Over those months, a global pandemic spread and government officials shut the borders; a defining moment in most Kiwis’ eyes, and a fundamentally life-changing one for Fernandes, whose visa was extended amid the uncertainty.
Selma Fernandes celebrating Christmas with her husband and two children.
She fell pregnant during lockdown. Then, on the verge of her third trimester, she miscarried.
“The next month, I got pregnant again. And after another four months, I had another miscarriage,” Fernandes said.
Fernandes, whose daughter is from her first marriage, couldn’t find the words to describe how it felt losing them both.
Six months on, she fell pregnant once more. It’s a miracle that her “baba” is here now as a happy and healthy 3-year-old boy.
However, while her family was finally growing, the 39-year-old was to face another devastating blow.
Upon gaining permanent residency, Fernandes was diagnosed with metastatic breast cancer in July 2022. Her son was just 7 months old at the time.
“It was just a lump that I felt. I went to the GP to get it checked, and she said, ‘It doesn’t look good’,” Fernandes recalled, as a mammogram later confirmed her doctor’s thoughts.
While oncologists initially hoped to save her breast, further tests revealed the cancer was aggressive and had “spread out too much”, so a mastectomy was booked in less than a month later.
Fernandes with her 3-year-old son.
“[The mastectomy] was devastating because I lost my femininity,” Fernandes said, describing how she struggled to face herself in the mirror while coming to terms with the result.
Fernandes said it was “difficult” being in New Zealand without family support, and she was thankful immigration swiftly approved her mother’s visitor visa while she underwent her mastectomy.
The road to recovery was one that Fernandes patiently followed until three months later, when she could no longer “sit at home” and sought work.
“I have no other option because I have children to look after. My husband goes to work early in the morning, and I can work only at night,” Fernandes said.
Working in the fast-paced environment of McDonald’s proved “too tough” on her healing body. Another bout of work as a kitchen hand wasn’t any easier, partly because of Fernandes’ short stature.

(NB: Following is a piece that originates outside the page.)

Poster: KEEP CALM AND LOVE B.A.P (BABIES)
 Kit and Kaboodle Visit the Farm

Her end goal was to find work as a healthcare assistant. She acknowledged it’s still a “difficult job”, but knew she could do it after six months working in a similar role in aged care before her cancer diagnosis.

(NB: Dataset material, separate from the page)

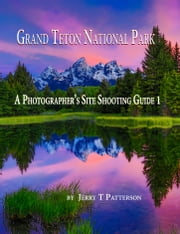Grand Teton National Park: A Photographer's Site Shooting Guide 1 ebook by Jerry Patterson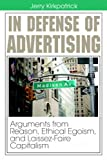 In Defense of Advertising: Arguments from Reason, Ethical Egoism, and Laissez-Faire Capitalism (0978780302) by Kirkpatrick, Jerry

Fernandes found luck with Te Whatu Ora Lakes, who hired her to work at Rotorua Hospital. She’s there full-time, five days a week, and feels looked after by her management.

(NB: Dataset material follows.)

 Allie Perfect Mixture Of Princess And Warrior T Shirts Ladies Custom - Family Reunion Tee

“They work to accommodate me, and they make sure that I get light duties,” she said.
Despite her ongoing struggles, Selma Fernandes remains optimistic about the future.
Having suffered from depression while she couldn’t work, Fernandes originally feared losing her job because of her ailment and was worried they wouldn’t accept her.
“I never wanted to be dependent on anybody ... and then I had to be dependent on my husband until I started working [again]”.
Despite her perseverance, Fernandes isn’t out of the woods yet. In 2024, doctors found blocks in her liver and discovered her cancer had metastasised to her spine.
But she hasn’t given up hope. While on the job, Fernandes met a 102-year-old patient who had also had a mastectomy.
“I was like, ‘Wow, if she could make 102, why not me?’ I don’t want to live for so long, but you know, why not?”
Fernandes still drops the kids to school in the morning, does the housework, rests, then goes to work. She has a mortgage to pay off with her husband, and says she doesn’t want others to feel defined by their health struggles.
“Do not give up. There are times ... where you feel sore all over, but you cannot give up,” Fernandes said, saying her children are what make her “wake up every day”.
For all the help she’s had along the way, Fernandes is grateful for all the people working in immigration and at Te Whatu Ora who have ensured she can continue fulfilling her most important job – being a mother to her two children.
“Without that support from everybody, I wouldn’t have been here.”